Lossy codec for local-field-potential (LFP) recordings from Neuropixels probes. Seven-stage pipeline: bad-channel detection → highpass → decimation → dephasing → CAR → Cadzow denoising → adaptive SVD + wavelet-packet thresholding. Achieves >100× compression with median RMSE < 25 µV.
pip install lfpackor with uv:
uv add lfpackDevelopment install:
git clone https://github.com/int-brain-lab/lfpack
cd lfpack
uv sync --extra devfrom lfpack import compress_bin_to_h5, LFPackReader
# Decimate, denoise, and compress a raw LFP binary in one call
compress_bin_to_h5('path/to/lf.cbin', 'lf.h5')
# Decode on demand — same interface as spikeglx.Reader
sr = LFPackReader('lf.h5')
traces = sr[0:1000] # (1000, n_channels) float32, volts
geometry = sr.geometry # {'x': ..., 'y': ...} channel positions| Parameter set | ε (SVD) | α (WP) | File size | CR (median) | RMSE median | RMSE p95 |
|---|---|---|---|---|---|---|
| default | 150 | 28 | 19 MB | 97× | 24 µV | 27 µV |
| aggressive | 450 | 96 | 9 MB | 305× | 49 µV | 54 µV |
Top row: original resampled → Cadzow denoised → default compressed → aggressive compressed. Bottom row: residuals (compressed − Cadzow) for default and aggressive. Colormap ±300 µV.
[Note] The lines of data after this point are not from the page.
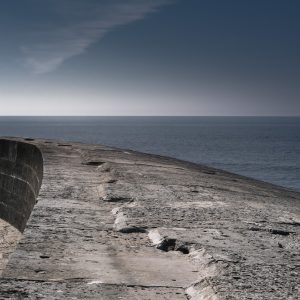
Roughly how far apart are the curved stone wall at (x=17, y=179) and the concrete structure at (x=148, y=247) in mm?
3424

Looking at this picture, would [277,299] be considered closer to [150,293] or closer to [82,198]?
[150,293]

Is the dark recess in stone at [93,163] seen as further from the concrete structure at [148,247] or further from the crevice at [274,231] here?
the crevice at [274,231]

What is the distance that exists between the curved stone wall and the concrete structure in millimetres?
3424

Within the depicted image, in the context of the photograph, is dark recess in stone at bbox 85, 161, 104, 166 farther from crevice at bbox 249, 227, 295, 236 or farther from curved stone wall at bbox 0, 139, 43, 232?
crevice at bbox 249, 227, 295, 236

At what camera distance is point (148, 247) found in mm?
3221

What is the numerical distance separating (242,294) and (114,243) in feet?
3.80

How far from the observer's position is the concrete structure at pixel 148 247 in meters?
2.35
Same layout as above but displayed as CSD (second spatial derivative). Colormap in A/m³.
Seven sequential stages applied to raw NP1/NP2 LFP data (384 ch, 2500 Hz):
raw LFP (2500 Hz)
└─ 1. Bad-channel detection → per-channel labels (dead / noisy / outside brain)
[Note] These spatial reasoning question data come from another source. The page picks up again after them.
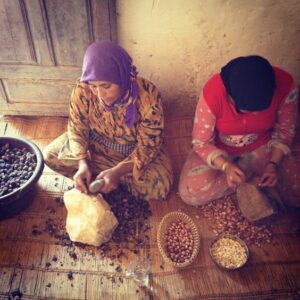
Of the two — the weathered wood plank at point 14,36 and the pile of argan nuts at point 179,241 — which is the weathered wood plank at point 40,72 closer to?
the weathered wood plank at point 14,36

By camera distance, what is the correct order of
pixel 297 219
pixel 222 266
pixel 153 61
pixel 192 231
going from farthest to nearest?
pixel 153 61 → pixel 297 219 → pixel 192 231 → pixel 222 266

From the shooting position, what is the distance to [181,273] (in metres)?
2.08

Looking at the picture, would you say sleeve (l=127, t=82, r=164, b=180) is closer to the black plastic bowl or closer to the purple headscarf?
the purple headscarf

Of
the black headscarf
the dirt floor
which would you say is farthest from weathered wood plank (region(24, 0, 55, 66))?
the black headscarf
└─ 2. Highpass filter → 2 Hz zero-phase 3rd-order Butterworth
└─ 3. Decimation → 250 Hz (FIR anti-aliasing, bad channels interpolated)
└─ 4. Dephasing → sample-shift correction (NP1 only)
└─ 5. CAR → median common-average reference subtracted
└─ 6. Cadzow denoising → spatially denoised LFP
└─ 7. SVD + WP → rank-r approximation → sparse coefficient storage
Automatic per-channel quality labels (0 = good, 1 = dead, 2 = noisy, 3 = outside brain)
are assigned via ibldsp.voltage.detect_bad_channels_cbin before decimation.
Bad channels are interpolated from neighbours before the SVD step, preventing incoherent
channels from inflating the noise-floor estimate and forcing a higher rank.
3rd-order zero-phase Butterworth highpass at 2 Hz (scipy.signal.sosfiltfilt) removes
slow DC drifts before decimation.
FIR anti-aliasing (scipy.signal.decimate, Q=10) applied in overlapping chunks
(512-sample filter warmup halo each side) to avoid edge transients.
Sample-shift correction for NP1 probes: each channel is phase-rotated in the frequency
domain by exp(1j × angle × sample_shift) to align all channels to a common time
reference before CAR.
Median across all good channels is subtracted sample-by-sample. The removed trace is
saved alongside the compressed file as <stem>_car.npy for later inspection or
re-addition.
Spatial denoising via the Cadzow algorithm (ibldsp.cadzow.cadzow_denoiser) run in
640-sample chunks with 64-sample halos (processed window = 768 = 3 × 256, FFT-optimal).
Parameters used: rank=5, niter=1, fmax=None, nswx=64, gap_threshold=2.0, ppca_k=2.0
Each 2048-sample chunk is extended by 128-sample guard bands on each side before SVD. Rank r is selected adaptively:
r = #{k : sv[k] > epsilon × sigma_noise}
where sigma_noise is the median of the upper half of the singular-value distribution
(restricted to sv > 1e-4 × sv[0] to exclude dead channels).
The stored quantity is U_scaled = U[:, :r] * sv[:r] (shape nc × r).
Each of the r temporal rows Vh[k, :] is decomposed with a db4 wavelet-packet tree
(level 5). Per-component hard thresholding:
tau_k = alpha × sigma_noise / sv[k]
Larger singular values (dominant spatial modes) receive a lower threshold, preserving more temporal detail.
cr_total = (nc × ns) / (r × nc + n_kept)
cr_wp = (r × ns) / n_kept # WP contribution to Vh rows only
cr_svd = (nc × ns) / (r × (nc + ns)) # SVD-only CR (no WP)
Rather than storing the full (r, n_wp_slots) float32 array and relying on gzip to
compress zero runs, Vh_hat is stored as two contiguous 1-D datasets:
| Dataset | dtype | length | description |
|---|---|---|---|
vh_indices |
int32 | n_kept | flat indices of non-zero coefficients |
vh_values |
float32 | n_kept | corresponding coefficient values |
vh_shape is stored as a group attribute so the dense array can be reconstructed on
read.
The HDF5 shuffle filter is applied to U_scaled before gzip. It reorders bytes by
significance (all MSBs together, then mantissa bytes), improving gzip compression on
dense float32 data.